# prop size?



## fredslann (Oct 14, 2009)

most of the props have some cast or stamped numbers on them....that should tell you what you have. check on a few of the post below this one and there are some links to help on the size you may need.


----------



## wcnfl (Nov 11, 2009)

For Prop Needed LOA? Weight? Horsepower?

For Prop you have- Stamped on Prop or Hub


----------



## OffShoreSkiff (Jun 28, 2009)

New boat, but I'll use this thread rather than start another post. 

WHat effect does the pitch have on the RPMs. Reason is my enigine now will go up to 6000 (which is max on the guage).

Prop is stainless steel. But I have two additional props with different pitches. Wondering which would be best.

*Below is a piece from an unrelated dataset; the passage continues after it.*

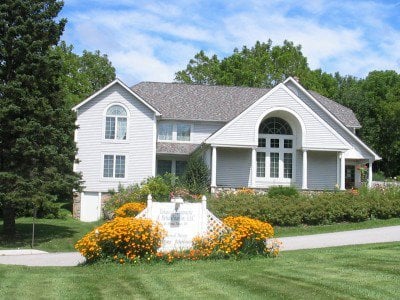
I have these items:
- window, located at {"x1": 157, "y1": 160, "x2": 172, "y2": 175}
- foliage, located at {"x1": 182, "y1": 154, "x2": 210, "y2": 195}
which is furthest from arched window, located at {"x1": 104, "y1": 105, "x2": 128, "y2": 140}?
foliage, located at {"x1": 182, "y1": 154, "x2": 210, "y2": 195}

17' Carolina Skiff. 50hp Honda 4-stroke.


----------



## Brett (Jul 16, 2008)

General rule of thumb...
Increase pitch by 1 inch = decrease RPM's by 200
Decrease pitch by 1 inch = increase RPM's by 200

http://www.dansdiscountprops.com/propeller_basics.cfm

http://www.unitedboaterscoop.com/html/propeller-basics-part1.html

http://www.unitedboaterscoop.com/html/propeller-basics-part2.html

http://www.unitedboaterscoop.com/html/propeller-basics-part3.html

http://www.thepropellerspecialist.com.au/services/propellers101/


----------